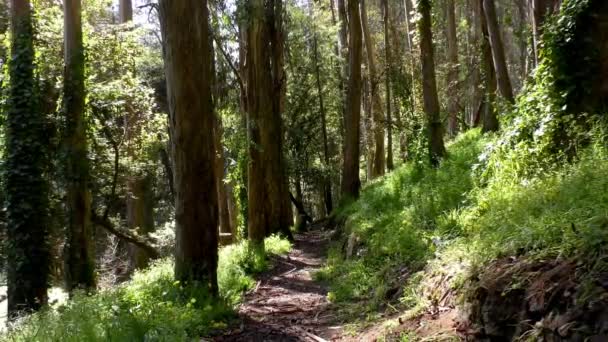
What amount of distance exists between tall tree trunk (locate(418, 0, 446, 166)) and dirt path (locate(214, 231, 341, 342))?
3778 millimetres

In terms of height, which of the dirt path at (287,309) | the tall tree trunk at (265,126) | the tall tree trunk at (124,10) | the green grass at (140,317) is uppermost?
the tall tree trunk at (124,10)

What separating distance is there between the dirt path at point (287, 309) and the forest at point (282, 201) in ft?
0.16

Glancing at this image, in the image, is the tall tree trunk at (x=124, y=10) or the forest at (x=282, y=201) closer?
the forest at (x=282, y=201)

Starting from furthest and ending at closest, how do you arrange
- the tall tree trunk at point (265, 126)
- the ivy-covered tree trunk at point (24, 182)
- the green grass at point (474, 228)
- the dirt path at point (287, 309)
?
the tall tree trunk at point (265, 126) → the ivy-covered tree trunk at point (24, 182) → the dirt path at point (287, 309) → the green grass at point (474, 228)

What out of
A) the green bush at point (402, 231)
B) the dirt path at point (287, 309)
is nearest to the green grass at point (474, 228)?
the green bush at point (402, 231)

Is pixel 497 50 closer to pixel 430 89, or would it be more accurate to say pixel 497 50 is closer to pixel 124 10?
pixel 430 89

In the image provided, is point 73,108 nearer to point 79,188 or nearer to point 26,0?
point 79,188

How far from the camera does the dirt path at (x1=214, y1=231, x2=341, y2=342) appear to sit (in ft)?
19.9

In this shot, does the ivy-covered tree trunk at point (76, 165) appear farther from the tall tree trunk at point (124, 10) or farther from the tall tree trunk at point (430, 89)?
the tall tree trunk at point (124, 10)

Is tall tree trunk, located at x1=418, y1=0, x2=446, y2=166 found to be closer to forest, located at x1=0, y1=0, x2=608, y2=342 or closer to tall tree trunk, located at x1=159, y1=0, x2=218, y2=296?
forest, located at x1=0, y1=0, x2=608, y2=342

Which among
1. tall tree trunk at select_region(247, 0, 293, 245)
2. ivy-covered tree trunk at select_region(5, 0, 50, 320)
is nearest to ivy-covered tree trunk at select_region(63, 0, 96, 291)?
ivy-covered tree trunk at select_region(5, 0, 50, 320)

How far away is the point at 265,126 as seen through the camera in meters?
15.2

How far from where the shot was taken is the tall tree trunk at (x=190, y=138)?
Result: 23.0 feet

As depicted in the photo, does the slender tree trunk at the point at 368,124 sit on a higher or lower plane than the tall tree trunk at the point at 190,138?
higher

◆ Your instructions:
Reproduce all of the data above word for word, omitting the pictures.

◆ Result:
What amount of distance exists between tall tree trunk (locate(418, 0, 446, 166)) and dirt path (locate(214, 231, 341, 342))?
3778 millimetres

In terms of height, which of the dirt path at (287,309) | the tall tree trunk at (265,126) | the tall tree trunk at (124,10) | the green grass at (140,317) is uppermost?
the tall tree trunk at (124,10)

What separating distance is there between the dirt path at point (287, 309) and the forest at point (282, 201) in ft?
0.16

Glancing at this image, in the image, is the tall tree trunk at (x=124, y=10) or the forest at (x=282, y=201) closer?
the forest at (x=282, y=201)

Starting from furthest and ending at closest, how do you arrange
- the tall tree trunk at point (265, 126)
- the ivy-covered tree trunk at point (24, 182)
- the green grass at point (474, 228)
- the dirt path at point (287, 309)
?
the tall tree trunk at point (265, 126) → the ivy-covered tree trunk at point (24, 182) → the dirt path at point (287, 309) → the green grass at point (474, 228)

What out of
A) the green bush at point (402, 231)
B) the dirt path at point (287, 309)
is nearest to the green grass at point (474, 228)?
the green bush at point (402, 231)

Is pixel 497 50 closer to pixel 430 89, or would it be more accurate to say pixel 497 50 is closer to pixel 124 10?
pixel 430 89

In the image provided, is point 73,108 nearer to point 79,188 or nearer to point 26,0?
point 79,188

How far from the camera does the dirt path at (x1=214, y1=231, x2=341, y2=342) appear to sit (in ft)?
19.9

In this shot, does the ivy-covered tree trunk at point (76, 165) appear farther from the tall tree trunk at point (124, 10) or farther from the tall tree trunk at point (430, 89)?
the tall tree trunk at point (124, 10)

Is tall tree trunk, located at x1=418, y1=0, x2=446, y2=166 found to be closer to forest, located at x1=0, y1=0, x2=608, y2=342 or closer to tall tree trunk, located at x1=159, y1=0, x2=218, y2=296?
forest, located at x1=0, y1=0, x2=608, y2=342

Which among
1. tall tree trunk at select_region(247, 0, 293, 245)
2. ivy-covered tree trunk at select_region(5, 0, 50, 320)
is nearest to ivy-covered tree trunk at select_region(63, 0, 96, 291)?
ivy-covered tree trunk at select_region(5, 0, 50, 320)

How far away is the point at 265,126 as seen through the camera in meters?
15.2

How far from where the shot was taken is the tall tree trunk at (x=190, y=138)?
Result: 23.0 feet

As depicted in the photo, does the slender tree trunk at the point at 368,124 sit on a higher or lower plane than the tall tree trunk at the point at 190,138?
higher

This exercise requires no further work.